Task to complete.
Using the data below, repeat all of it precisely.

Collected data
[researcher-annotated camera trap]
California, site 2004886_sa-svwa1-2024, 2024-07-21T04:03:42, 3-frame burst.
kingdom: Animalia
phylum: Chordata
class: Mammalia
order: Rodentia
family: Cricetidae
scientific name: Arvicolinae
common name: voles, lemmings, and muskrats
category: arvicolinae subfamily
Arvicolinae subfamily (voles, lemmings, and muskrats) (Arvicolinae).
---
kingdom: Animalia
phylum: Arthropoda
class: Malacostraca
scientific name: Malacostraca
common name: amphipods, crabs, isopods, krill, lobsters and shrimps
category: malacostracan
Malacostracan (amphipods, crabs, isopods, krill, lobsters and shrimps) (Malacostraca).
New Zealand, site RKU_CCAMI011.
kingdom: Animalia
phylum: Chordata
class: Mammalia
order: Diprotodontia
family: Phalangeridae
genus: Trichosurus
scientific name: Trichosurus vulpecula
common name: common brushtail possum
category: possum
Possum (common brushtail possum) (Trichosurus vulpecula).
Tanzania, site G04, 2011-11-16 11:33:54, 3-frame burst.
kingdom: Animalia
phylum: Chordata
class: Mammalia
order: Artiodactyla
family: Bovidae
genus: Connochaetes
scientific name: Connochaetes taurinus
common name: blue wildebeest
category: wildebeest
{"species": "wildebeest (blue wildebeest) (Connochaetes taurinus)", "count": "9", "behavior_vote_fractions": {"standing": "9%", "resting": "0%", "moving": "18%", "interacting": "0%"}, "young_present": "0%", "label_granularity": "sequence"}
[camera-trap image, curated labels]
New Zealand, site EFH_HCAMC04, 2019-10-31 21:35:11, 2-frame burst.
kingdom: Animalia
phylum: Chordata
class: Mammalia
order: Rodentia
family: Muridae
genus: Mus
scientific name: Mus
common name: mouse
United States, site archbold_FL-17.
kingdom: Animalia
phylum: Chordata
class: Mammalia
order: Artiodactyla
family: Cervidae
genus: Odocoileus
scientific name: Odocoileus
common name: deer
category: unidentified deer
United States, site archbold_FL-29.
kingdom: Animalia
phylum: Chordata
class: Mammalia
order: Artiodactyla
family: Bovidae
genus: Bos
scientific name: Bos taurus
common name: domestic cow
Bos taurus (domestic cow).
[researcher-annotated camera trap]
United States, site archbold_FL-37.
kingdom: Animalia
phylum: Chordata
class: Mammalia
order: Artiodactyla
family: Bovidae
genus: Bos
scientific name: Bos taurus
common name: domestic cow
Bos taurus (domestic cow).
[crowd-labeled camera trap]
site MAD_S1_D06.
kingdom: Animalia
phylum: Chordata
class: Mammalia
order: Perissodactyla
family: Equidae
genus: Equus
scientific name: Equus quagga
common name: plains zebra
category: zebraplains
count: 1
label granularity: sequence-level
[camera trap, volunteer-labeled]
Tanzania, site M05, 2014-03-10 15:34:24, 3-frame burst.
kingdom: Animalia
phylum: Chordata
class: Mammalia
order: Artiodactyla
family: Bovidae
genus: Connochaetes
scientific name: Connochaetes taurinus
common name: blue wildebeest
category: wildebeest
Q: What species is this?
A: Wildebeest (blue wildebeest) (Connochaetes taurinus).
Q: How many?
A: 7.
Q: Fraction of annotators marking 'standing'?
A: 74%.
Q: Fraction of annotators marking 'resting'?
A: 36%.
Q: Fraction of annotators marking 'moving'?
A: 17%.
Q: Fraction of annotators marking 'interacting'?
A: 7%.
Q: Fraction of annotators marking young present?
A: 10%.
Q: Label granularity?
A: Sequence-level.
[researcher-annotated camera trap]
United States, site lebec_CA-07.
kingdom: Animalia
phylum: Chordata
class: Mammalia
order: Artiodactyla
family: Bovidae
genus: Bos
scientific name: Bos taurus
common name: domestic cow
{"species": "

Reply.
[researcher-annotated camera trap]
California, site 2004886_sa-svwa1-2024, 2024-07-21T04:03:42, 3-frame burst.
kingdom: Animalia
phylum: Chordata
class: Mammalia
order: Rodentia
family: Cricetidae
scientific name: Arvicolinae
common name: voles, lemmings, and muskrats
category: arvicolinae subfamily
Arvicolinae subfamily (voles, lemmings, and muskrats) (Arvicolinae).
---
kingdom: Animalia
phylum: Arthropoda
class: Malacostraca
scientific name: Malacostraca
common name: amphipods, crabs, isopods, krill, lobsters and shrimps
category: malacostracan
Malacostracan (amphipods, crabs, isopods, krill, lobsters and shrimps) (Malacostraca).
New Zealand, site RKU_CCAMI011.
kingdom: Animalia
phylum: Chordata
class: Mammalia
order: Diprotodontia
family: Phalangeridae
genus: Trichosurus
scientific name: Trichosurus vulpecula
common name: common brushtail possum
category: possum
Possum (common brushtail possum) (Trichosurus vulpecula).
Tanzania, site G04, 2011-11-16 11:33:54, 3-frame burst.
kingdom: Animalia
phylum: Chordata
class: Mammalia
order: Artiodactyla
family: Bovidae
genus: Connochaetes
scientific name: Connochaetes taurinus
common name: blue wildebeest
category: wildebeest
{"species": "wildebeest (blue wildebeest) (Connochaetes taurinus)", "count": "9", "behavior_vote_fractions": {"standing": "9%", "resting": "0%", "moving": "18%", "interacting": "0%"}, "young_present": "0%", "label_granularity": "sequence"}
[camera-trap image, curated labels]
New Zealand, site EFH_HCAMC04, 2019-10-31 21:35:11, 2-frame burst.
kingdom: Animalia
phylum: Chordata
class: Mammalia
order: Rodentia
family: Muridae
genus: Mus
scientific name: Mus
common name: mouse
United States, site archbold_FL-17.
kingdom: Animalia
phylum: Chordata
class: Mammalia
order: Artiodactyla
family: Cervidae
genus: Odocoileus
scientific name: Odocoileus
common name: deer
category: unidentified deer
United States, site archbold_FL-29.
kingdom: Animalia
phylum: Chordata
class: Mammalia
order: Artiodactyla
family: Bovidae
genus: Bos
scientific name: Bos taurus
common name: domestic cow
Bos taurus (domestic cow).
[researcher-annotated camera trap]
United States, site archbold_FL-37.
kingdom: Animalia
phylum: Chordata
class: Mammalia
order: Artiodactyla
family: Bovidae
genus: Bos
scientific name: Bos taurus
common name: domestic cow
Bos taurus (domestic cow).
[crowd-labeled camera trap]
site MAD_S1_D06.
kingdom: Animalia
phylum: Chordata
class: Mammalia
order: Perissodactyla
family: Equidae
genus: Equus
scientific name: Equus quagga
common name: plains zebra
category: zebraplains
count: 1
label granularity: sequence-level
[camera trap, volunteer-labeled]
Tanzania, site M05, 2014-03-10 15:34:24, 3-frame burst.
kingdom: Animalia
phylum: Chordata
class: Mammalia
order: Artiodactyla
family: Bovidae
genus: Connochaetes
scientific name: Connochaetes taurinus
common name: blue wildebeest
category: wildebeest
Q: What species is this?
A: Wildebeest (blue wildebeest) (Connochaetes taurinus).
Q: How many?
A: 7.
Q: Fraction of annotators marking 'standing'?
A: 74%.
Q: Fraction of annotators marking 'resting'?
A: 36%.
Q: Fraction of annotators marking 'moving'?
A: 17%.
Q: Fraction of annotators marking 'interacting'?
A: 7%.
Q: Fraction of annotators marking young present?
A: 10%.
Q: Label granularity?
A: Sequence-level.
[researcher-annotated camera trap]
United States, site lebec_CA-07.
kingdom: Animalia
phylum: Chordata
class: Mammalia
order: Artiodactyla
family: Bovidae
genus: Bos
scientific name: Bos taurus
common name: domestic cow
{"species": "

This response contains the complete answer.